Oh, so --status does not check the integrity of the files? Somehow

Status codes:
OK - File is OK
ND - File is not downloaded
MD5 - MD5 mismatch, different version

suggested to me it does check the MD5 sums.
Is there any combination of options which (locally) checks the integrity of the downloaded files but does not automatically repair them?

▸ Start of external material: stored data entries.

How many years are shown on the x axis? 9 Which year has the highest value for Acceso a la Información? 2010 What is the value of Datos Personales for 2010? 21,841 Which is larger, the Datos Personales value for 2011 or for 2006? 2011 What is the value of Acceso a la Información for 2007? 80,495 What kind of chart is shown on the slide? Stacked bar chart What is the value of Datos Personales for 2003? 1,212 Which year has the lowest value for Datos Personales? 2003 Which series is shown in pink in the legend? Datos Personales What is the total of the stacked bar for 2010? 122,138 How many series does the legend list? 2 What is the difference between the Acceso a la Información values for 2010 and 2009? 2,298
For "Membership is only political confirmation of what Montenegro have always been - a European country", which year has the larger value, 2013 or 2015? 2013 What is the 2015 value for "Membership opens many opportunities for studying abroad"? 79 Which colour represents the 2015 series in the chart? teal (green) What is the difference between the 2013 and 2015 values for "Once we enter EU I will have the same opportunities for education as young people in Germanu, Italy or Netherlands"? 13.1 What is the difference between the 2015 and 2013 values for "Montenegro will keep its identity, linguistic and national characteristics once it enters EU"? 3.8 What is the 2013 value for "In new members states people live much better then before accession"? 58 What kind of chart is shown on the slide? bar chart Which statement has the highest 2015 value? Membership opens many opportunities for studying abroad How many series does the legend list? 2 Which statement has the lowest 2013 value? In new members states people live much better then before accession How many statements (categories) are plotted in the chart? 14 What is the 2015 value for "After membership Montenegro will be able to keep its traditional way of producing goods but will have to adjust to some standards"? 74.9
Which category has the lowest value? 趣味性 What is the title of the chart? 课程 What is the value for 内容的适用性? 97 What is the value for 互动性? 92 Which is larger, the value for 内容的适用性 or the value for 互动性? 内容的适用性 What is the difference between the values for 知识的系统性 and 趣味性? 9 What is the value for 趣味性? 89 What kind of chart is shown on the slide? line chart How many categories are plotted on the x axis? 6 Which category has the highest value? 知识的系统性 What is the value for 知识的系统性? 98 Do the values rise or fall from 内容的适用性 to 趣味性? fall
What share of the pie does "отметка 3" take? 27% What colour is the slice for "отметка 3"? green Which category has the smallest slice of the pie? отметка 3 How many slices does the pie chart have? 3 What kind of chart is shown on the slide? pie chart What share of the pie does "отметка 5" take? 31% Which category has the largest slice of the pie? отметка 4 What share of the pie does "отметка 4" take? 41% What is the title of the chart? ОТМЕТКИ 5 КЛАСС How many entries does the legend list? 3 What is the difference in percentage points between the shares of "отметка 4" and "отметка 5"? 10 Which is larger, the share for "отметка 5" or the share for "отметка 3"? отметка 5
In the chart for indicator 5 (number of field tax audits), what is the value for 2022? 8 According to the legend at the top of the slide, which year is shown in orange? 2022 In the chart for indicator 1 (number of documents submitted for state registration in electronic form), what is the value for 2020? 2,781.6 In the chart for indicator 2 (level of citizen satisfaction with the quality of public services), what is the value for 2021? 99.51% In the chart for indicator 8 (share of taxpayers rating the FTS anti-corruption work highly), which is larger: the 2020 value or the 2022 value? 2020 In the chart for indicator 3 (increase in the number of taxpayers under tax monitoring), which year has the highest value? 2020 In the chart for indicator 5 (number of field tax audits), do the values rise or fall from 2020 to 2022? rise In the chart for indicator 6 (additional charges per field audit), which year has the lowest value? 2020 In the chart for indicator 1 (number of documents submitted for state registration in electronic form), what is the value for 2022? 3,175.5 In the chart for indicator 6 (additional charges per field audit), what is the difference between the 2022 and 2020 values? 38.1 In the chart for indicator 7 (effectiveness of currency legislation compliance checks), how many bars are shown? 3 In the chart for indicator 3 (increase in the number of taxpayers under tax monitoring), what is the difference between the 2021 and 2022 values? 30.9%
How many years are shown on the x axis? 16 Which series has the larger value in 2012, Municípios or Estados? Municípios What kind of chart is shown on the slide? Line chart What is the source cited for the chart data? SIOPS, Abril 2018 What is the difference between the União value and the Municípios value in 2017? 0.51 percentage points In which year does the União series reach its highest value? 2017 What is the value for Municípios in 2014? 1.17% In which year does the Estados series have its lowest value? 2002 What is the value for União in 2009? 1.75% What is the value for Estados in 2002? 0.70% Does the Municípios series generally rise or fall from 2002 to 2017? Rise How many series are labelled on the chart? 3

Also probably since I use the "--xml-directory" and "--create-xml automatic" options the download takes hours even when there is only a single new game to download (and I have a fast internet connection). I use

lgogdownloader --xml-directory dir --create-xml automatic --download

to download the files. The output is somewhat confusing:

100% 89.83/89.83MB @ 0.00kB/s ETA: 0s

To me this rather looks like the downloader is not re-downloading the file. But why does it try to do so? And if it's not re-downloading the file what is it doing that it takes so long?
The downloader causes a lot of disk I/O. Does it verify the checksums of already downloaded files when I use the --xml* options?

Edit:

Using the --report option it says:

Downloaded [No error] flight_of_the_amazon_queen/setup_flight_of_the_amazon_queen_german_2.0.0.4.exe

Even more confusing ...

It looks like the --report option overwrites the report file on each run. It would be nice if I could provide a filename with this option. I also would prefer when the downloader would log more information to the report file, something like what is written to the console. So far I pipe the command output to a log file, but the progress display for the downloads makes these log files unnecessary large and very hard to read. Is there any way to suppress the progress information in the command output?